### EXERCISE PROMPT
Report each line of the listing that contains the string "detection", treating uppercase and lowercase letters as distinct.

### STORED ROWS
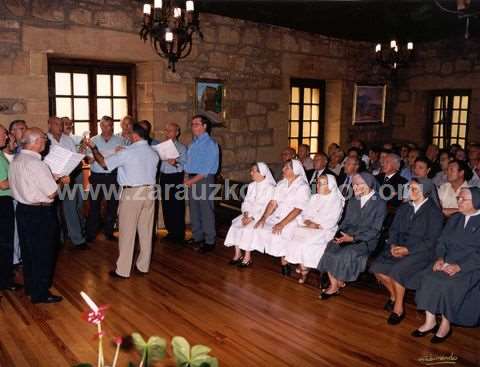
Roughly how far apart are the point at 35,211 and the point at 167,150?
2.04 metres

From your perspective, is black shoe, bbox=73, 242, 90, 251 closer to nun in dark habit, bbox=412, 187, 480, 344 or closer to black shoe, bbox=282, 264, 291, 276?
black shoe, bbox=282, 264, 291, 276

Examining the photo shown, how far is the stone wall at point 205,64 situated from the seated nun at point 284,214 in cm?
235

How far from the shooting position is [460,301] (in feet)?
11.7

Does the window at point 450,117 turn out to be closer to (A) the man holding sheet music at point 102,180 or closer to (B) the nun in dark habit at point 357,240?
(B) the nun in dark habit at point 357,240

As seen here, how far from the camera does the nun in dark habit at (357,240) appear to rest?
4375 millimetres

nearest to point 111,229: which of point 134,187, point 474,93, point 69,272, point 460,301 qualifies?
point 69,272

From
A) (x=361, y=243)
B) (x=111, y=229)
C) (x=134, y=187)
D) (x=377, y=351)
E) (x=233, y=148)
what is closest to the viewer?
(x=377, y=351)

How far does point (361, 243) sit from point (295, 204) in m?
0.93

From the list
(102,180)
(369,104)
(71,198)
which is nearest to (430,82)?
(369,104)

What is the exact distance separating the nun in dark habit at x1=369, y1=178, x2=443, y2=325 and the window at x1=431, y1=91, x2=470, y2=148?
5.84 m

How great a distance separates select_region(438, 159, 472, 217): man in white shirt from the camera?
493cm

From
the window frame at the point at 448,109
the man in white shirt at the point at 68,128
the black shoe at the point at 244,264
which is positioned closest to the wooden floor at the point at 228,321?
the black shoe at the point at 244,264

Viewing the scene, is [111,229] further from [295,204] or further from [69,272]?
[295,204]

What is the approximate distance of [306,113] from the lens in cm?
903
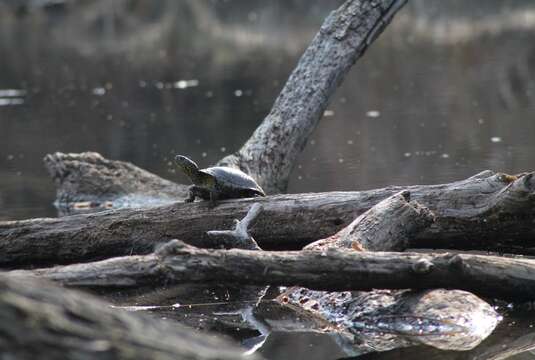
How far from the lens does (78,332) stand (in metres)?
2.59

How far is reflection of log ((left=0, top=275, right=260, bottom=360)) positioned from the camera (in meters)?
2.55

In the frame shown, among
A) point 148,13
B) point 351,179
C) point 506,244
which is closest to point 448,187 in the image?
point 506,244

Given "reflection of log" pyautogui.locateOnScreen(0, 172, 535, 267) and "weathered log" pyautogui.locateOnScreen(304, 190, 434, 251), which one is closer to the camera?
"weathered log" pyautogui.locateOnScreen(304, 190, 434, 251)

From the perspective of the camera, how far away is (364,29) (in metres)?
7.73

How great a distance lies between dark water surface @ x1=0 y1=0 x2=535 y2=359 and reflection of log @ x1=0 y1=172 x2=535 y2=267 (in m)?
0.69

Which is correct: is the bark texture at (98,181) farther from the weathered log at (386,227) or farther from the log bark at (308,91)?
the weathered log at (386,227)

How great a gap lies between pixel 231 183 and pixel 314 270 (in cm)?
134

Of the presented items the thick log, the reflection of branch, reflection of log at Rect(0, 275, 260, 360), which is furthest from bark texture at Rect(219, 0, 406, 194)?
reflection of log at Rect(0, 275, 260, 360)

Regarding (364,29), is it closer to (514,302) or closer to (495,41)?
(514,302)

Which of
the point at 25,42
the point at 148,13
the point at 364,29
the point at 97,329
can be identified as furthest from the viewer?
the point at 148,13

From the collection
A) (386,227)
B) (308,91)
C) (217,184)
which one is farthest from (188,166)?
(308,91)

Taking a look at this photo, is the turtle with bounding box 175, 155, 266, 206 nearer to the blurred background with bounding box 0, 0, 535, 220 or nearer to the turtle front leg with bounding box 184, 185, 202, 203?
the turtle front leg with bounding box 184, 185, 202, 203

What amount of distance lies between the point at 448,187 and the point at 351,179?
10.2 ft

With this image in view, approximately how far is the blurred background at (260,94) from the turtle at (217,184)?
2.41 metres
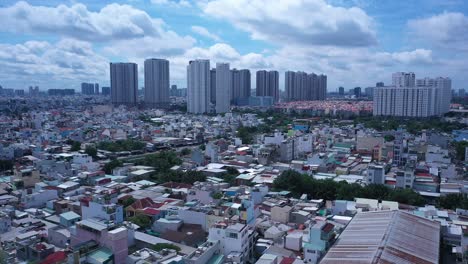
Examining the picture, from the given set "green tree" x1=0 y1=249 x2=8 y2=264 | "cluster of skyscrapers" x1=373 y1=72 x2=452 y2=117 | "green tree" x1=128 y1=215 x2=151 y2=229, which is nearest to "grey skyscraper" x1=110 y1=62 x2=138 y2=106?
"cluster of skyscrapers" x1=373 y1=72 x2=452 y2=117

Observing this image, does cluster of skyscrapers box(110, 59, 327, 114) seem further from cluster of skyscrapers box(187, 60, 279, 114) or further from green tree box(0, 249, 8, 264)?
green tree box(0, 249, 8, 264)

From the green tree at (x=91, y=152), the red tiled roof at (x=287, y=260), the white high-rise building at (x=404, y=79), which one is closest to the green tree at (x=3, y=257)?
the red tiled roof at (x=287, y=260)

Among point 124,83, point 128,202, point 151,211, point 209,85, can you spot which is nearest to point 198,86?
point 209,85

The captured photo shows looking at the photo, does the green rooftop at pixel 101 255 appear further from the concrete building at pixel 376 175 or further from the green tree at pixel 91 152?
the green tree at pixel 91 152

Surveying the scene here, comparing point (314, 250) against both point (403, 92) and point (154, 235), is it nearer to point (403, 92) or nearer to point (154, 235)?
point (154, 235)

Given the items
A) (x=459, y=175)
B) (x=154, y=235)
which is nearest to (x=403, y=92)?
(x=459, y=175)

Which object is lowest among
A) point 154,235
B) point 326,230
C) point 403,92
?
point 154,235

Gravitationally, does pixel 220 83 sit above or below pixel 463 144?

--

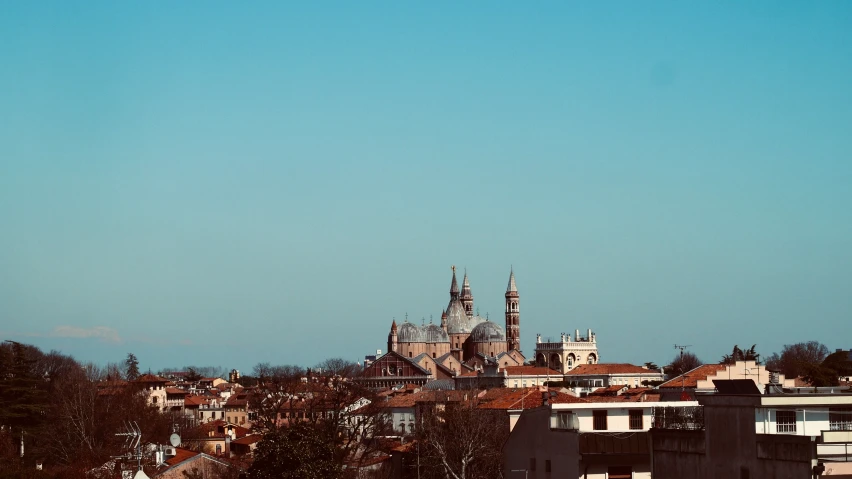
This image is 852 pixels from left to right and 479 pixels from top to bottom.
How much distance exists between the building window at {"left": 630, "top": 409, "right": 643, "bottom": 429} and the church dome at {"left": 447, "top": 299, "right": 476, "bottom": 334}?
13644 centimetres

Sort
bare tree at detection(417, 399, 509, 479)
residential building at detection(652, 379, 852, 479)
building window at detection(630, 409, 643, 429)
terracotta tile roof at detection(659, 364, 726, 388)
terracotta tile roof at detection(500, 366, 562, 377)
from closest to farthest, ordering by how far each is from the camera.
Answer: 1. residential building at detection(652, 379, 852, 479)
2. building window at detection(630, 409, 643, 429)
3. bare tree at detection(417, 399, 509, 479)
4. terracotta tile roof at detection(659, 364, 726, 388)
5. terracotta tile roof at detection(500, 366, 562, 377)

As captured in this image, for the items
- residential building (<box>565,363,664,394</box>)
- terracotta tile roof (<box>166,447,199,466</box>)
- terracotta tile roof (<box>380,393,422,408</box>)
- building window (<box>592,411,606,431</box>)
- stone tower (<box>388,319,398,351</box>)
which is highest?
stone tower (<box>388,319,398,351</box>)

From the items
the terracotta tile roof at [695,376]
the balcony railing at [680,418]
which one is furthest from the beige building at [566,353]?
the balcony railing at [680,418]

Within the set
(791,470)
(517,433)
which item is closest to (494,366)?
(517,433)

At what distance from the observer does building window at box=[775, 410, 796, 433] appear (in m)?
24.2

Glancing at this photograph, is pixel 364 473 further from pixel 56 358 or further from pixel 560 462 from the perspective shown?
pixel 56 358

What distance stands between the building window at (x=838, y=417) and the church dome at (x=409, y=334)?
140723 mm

### OUTPUT FOR THIS TASK
bare tree at detection(417, 399, 509, 479)
residential building at detection(652, 379, 852, 479)
building window at detection(630, 409, 643, 429)
terracotta tile roof at detection(659, 364, 726, 388)
terracotta tile roof at detection(500, 366, 562, 377)
Answer: 1. residential building at detection(652, 379, 852, 479)
2. building window at detection(630, 409, 643, 429)
3. bare tree at detection(417, 399, 509, 479)
4. terracotta tile roof at detection(659, 364, 726, 388)
5. terracotta tile roof at detection(500, 366, 562, 377)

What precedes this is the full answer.